**Dataset extract:**

====

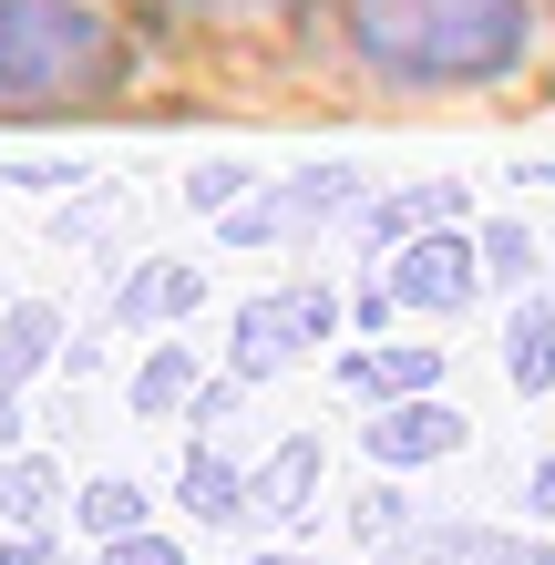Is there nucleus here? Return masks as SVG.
Listing matches in <instances>:
<instances>
[{"label": "nucleus", "instance_id": "1", "mask_svg": "<svg viewBox=\"0 0 555 565\" xmlns=\"http://www.w3.org/2000/svg\"><path fill=\"white\" fill-rule=\"evenodd\" d=\"M350 52L381 83H504L535 52V11L525 0H340Z\"/></svg>", "mask_w": 555, "mask_h": 565}, {"label": "nucleus", "instance_id": "2", "mask_svg": "<svg viewBox=\"0 0 555 565\" xmlns=\"http://www.w3.org/2000/svg\"><path fill=\"white\" fill-rule=\"evenodd\" d=\"M135 73L114 11L93 0H0V124H62L114 104Z\"/></svg>", "mask_w": 555, "mask_h": 565}, {"label": "nucleus", "instance_id": "3", "mask_svg": "<svg viewBox=\"0 0 555 565\" xmlns=\"http://www.w3.org/2000/svg\"><path fill=\"white\" fill-rule=\"evenodd\" d=\"M361 206H371L361 164H309V175H288L278 195H247L237 216H216V237L226 247H288V237H309V226H330V216H361Z\"/></svg>", "mask_w": 555, "mask_h": 565}, {"label": "nucleus", "instance_id": "4", "mask_svg": "<svg viewBox=\"0 0 555 565\" xmlns=\"http://www.w3.org/2000/svg\"><path fill=\"white\" fill-rule=\"evenodd\" d=\"M391 288H402V309H421V319H463L483 298L473 226H421V237H402L391 247Z\"/></svg>", "mask_w": 555, "mask_h": 565}, {"label": "nucleus", "instance_id": "5", "mask_svg": "<svg viewBox=\"0 0 555 565\" xmlns=\"http://www.w3.org/2000/svg\"><path fill=\"white\" fill-rule=\"evenodd\" d=\"M463 412L452 402H433V391H412V402H381L371 412V431H361V452L371 462H391V473H412V462H442V452H463Z\"/></svg>", "mask_w": 555, "mask_h": 565}, {"label": "nucleus", "instance_id": "6", "mask_svg": "<svg viewBox=\"0 0 555 565\" xmlns=\"http://www.w3.org/2000/svg\"><path fill=\"white\" fill-rule=\"evenodd\" d=\"M195 309H206V268H185V257H145L114 288V329H175Z\"/></svg>", "mask_w": 555, "mask_h": 565}, {"label": "nucleus", "instance_id": "7", "mask_svg": "<svg viewBox=\"0 0 555 565\" xmlns=\"http://www.w3.org/2000/svg\"><path fill=\"white\" fill-rule=\"evenodd\" d=\"M299 350H309V329H299L288 298H247V309L226 319V360H237V381H278Z\"/></svg>", "mask_w": 555, "mask_h": 565}, {"label": "nucleus", "instance_id": "8", "mask_svg": "<svg viewBox=\"0 0 555 565\" xmlns=\"http://www.w3.org/2000/svg\"><path fill=\"white\" fill-rule=\"evenodd\" d=\"M309 493H319V443H309V431H288V443L247 473V524H299Z\"/></svg>", "mask_w": 555, "mask_h": 565}, {"label": "nucleus", "instance_id": "9", "mask_svg": "<svg viewBox=\"0 0 555 565\" xmlns=\"http://www.w3.org/2000/svg\"><path fill=\"white\" fill-rule=\"evenodd\" d=\"M473 216V195L463 185H402V195H371L361 206V247H402V237H421V226H463Z\"/></svg>", "mask_w": 555, "mask_h": 565}, {"label": "nucleus", "instance_id": "10", "mask_svg": "<svg viewBox=\"0 0 555 565\" xmlns=\"http://www.w3.org/2000/svg\"><path fill=\"white\" fill-rule=\"evenodd\" d=\"M442 381V350H402V340H391V350H340V391H350V402H412V391H433Z\"/></svg>", "mask_w": 555, "mask_h": 565}, {"label": "nucleus", "instance_id": "11", "mask_svg": "<svg viewBox=\"0 0 555 565\" xmlns=\"http://www.w3.org/2000/svg\"><path fill=\"white\" fill-rule=\"evenodd\" d=\"M62 360V309L52 298H11L0 309V391H31Z\"/></svg>", "mask_w": 555, "mask_h": 565}, {"label": "nucleus", "instance_id": "12", "mask_svg": "<svg viewBox=\"0 0 555 565\" xmlns=\"http://www.w3.org/2000/svg\"><path fill=\"white\" fill-rule=\"evenodd\" d=\"M175 504H185L195 524H247V473H237L216 443H185V462H175Z\"/></svg>", "mask_w": 555, "mask_h": 565}, {"label": "nucleus", "instance_id": "13", "mask_svg": "<svg viewBox=\"0 0 555 565\" xmlns=\"http://www.w3.org/2000/svg\"><path fill=\"white\" fill-rule=\"evenodd\" d=\"M504 381L525 391V402L555 391V309H545V298H525V309L504 319Z\"/></svg>", "mask_w": 555, "mask_h": 565}, {"label": "nucleus", "instance_id": "14", "mask_svg": "<svg viewBox=\"0 0 555 565\" xmlns=\"http://www.w3.org/2000/svg\"><path fill=\"white\" fill-rule=\"evenodd\" d=\"M514 535H483V524H421V535L381 545V565H504Z\"/></svg>", "mask_w": 555, "mask_h": 565}, {"label": "nucleus", "instance_id": "15", "mask_svg": "<svg viewBox=\"0 0 555 565\" xmlns=\"http://www.w3.org/2000/svg\"><path fill=\"white\" fill-rule=\"evenodd\" d=\"M62 514V462L52 452H0V524H52Z\"/></svg>", "mask_w": 555, "mask_h": 565}, {"label": "nucleus", "instance_id": "16", "mask_svg": "<svg viewBox=\"0 0 555 565\" xmlns=\"http://www.w3.org/2000/svg\"><path fill=\"white\" fill-rule=\"evenodd\" d=\"M195 350H145V371H135V391H124V402H135L145 422H175V412H195Z\"/></svg>", "mask_w": 555, "mask_h": 565}, {"label": "nucleus", "instance_id": "17", "mask_svg": "<svg viewBox=\"0 0 555 565\" xmlns=\"http://www.w3.org/2000/svg\"><path fill=\"white\" fill-rule=\"evenodd\" d=\"M145 514H154V504H145V483H135V473H104V483H83V493H73V524H83L93 545H114V535H135Z\"/></svg>", "mask_w": 555, "mask_h": 565}, {"label": "nucleus", "instance_id": "18", "mask_svg": "<svg viewBox=\"0 0 555 565\" xmlns=\"http://www.w3.org/2000/svg\"><path fill=\"white\" fill-rule=\"evenodd\" d=\"M473 247H483V288H525V278H535V237H525V216H483V226H473Z\"/></svg>", "mask_w": 555, "mask_h": 565}, {"label": "nucleus", "instance_id": "19", "mask_svg": "<svg viewBox=\"0 0 555 565\" xmlns=\"http://www.w3.org/2000/svg\"><path fill=\"white\" fill-rule=\"evenodd\" d=\"M247 185H257V164H247V154H206V164L185 175V206H195V216H237V206H247Z\"/></svg>", "mask_w": 555, "mask_h": 565}, {"label": "nucleus", "instance_id": "20", "mask_svg": "<svg viewBox=\"0 0 555 565\" xmlns=\"http://www.w3.org/2000/svg\"><path fill=\"white\" fill-rule=\"evenodd\" d=\"M0 185H11V195H62V185H83V154H11Z\"/></svg>", "mask_w": 555, "mask_h": 565}, {"label": "nucleus", "instance_id": "21", "mask_svg": "<svg viewBox=\"0 0 555 565\" xmlns=\"http://www.w3.org/2000/svg\"><path fill=\"white\" fill-rule=\"evenodd\" d=\"M350 535H361V545H402L412 535V504H402V493H361V504H350Z\"/></svg>", "mask_w": 555, "mask_h": 565}, {"label": "nucleus", "instance_id": "22", "mask_svg": "<svg viewBox=\"0 0 555 565\" xmlns=\"http://www.w3.org/2000/svg\"><path fill=\"white\" fill-rule=\"evenodd\" d=\"M104 565H185V555H175V535L135 524V535H114V545H104Z\"/></svg>", "mask_w": 555, "mask_h": 565}, {"label": "nucleus", "instance_id": "23", "mask_svg": "<svg viewBox=\"0 0 555 565\" xmlns=\"http://www.w3.org/2000/svg\"><path fill=\"white\" fill-rule=\"evenodd\" d=\"M0 565H62V535L52 524H11V535H0Z\"/></svg>", "mask_w": 555, "mask_h": 565}, {"label": "nucleus", "instance_id": "24", "mask_svg": "<svg viewBox=\"0 0 555 565\" xmlns=\"http://www.w3.org/2000/svg\"><path fill=\"white\" fill-rule=\"evenodd\" d=\"M288 309H299L309 340H330V329H340V298H330V288H288Z\"/></svg>", "mask_w": 555, "mask_h": 565}, {"label": "nucleus", "instance_id": "25", "mask_svg": "<svg viewBox=\"0 0 555 565\" xmlns=\"http://www.w3.org/2000/svg\"><path fill=\"white\" fill-rule=\"evenodd\" d=\"M104 216H124V195H93V206H73V216L52 226V237H62V247H83V237H93V226H104Z\"/></svg>", "mask_w": 555, "mask_h": 565}, {"label": "nucleus", "instance_id": "26", "mask_svg": "<svg viewBox=\"0 0 555 565\" xmlns=\"http://www.w3.org/2000/svg\"><path fill=\"white\" fill-rule=\"evenodd\" d=\"M391 309H402V288H391V278H381V288H350V319H361V329H381Z\"/></svg>", "mask_w": 555, "mask_h": 565}, {"label": "nucleus", "instance_id": "27", "mask_svg": "<svg viewBox=\"0 0 555 565\" xmlns=\"http://www.w3.org/2000/svg\"><path fill=\"white\" fill-rule=\"evenodd\" d=\"M104 350H114V319L93 329V340H73V350H62V371H104Z\"/></svg>", "mask_w": 555, "mask_h": 565}, {"label": "nucleus", "instance_id": "28", "mask_svg": "<svg viewBox=\"0 0 555 565\" xmlns=\"http://www.w3.org/2000/svg\"><path fill=\"white\" fill-rule=\"evenodd\" d=\"M525 514H555V462H535V483H525Z\"/></svg>", "mask_w": 555, "mask_h": 565}, {"label": "nucleus", "instance_id": "29", "mask_svg": "<svg viewBox=\"0 0 555 565\" xmlns=\"http://www.w3.org/2000/svg\"><path fill=\"white\" fill-rule=\"evenodd\" d=\"M166 11H206V21H226V11H268V0H166Z\"/></svg>", "mask_w": 555, "mask_h": 565}, {"label": "nucleus", "instance_id": "30", "mask_svg": "<svg viewBox=\"0 0 555 565\" xmlns=\"http://www.w3.org/2000/svg\"><path fill=\"white\" fill-rule=\"evenodd\" d=\"M0 452H21V391H0Z\"/></svg>", "mask_w": 555, "mask_h": 565}, {"label": "nucleus", "instance_id": "31", "mask_svg": "<svg viewBox=\"0 0 555 565\" xmlns=\"http://www.w3.org/2000/svg\"><path fill=\"white\" fill-rule=\"evenodd\" d=\"M504 565H555V545H514V555H504Z\"/></svg>", "mask_w": 555, "mask_h": 565}, {"label": "nucleus", "instance_id": "32", "mask_svg": "<svg viewBox=\"0 0 555 565\" xmlns=\"http://www.w3.org/2000/svg\"><path fill=\"white\" fill-rule=\"evenodd\" d=\"M247 565H309V555H247Z\"/></svg>", "mask_w": 555, "mask_h": 565}, {"label": "nucleus", "instance_id": "33", "mask_svg": "<svg viewBox=\"0 0 555 565\" xmlns=\"http://www.w3.org/2000/svg\"><path fill=\"white\" fill-rule=\"evenodd\" d=\"M0 309H11V298H0Z\"/></svg>", "mask_w": 555, "mask_h": 565}]
</instances>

====

**Written exercise:**
Select every line in the records above that contains the string "instances".

**Finished task:**
Listing matches in <instances>:
<instances>
</instances>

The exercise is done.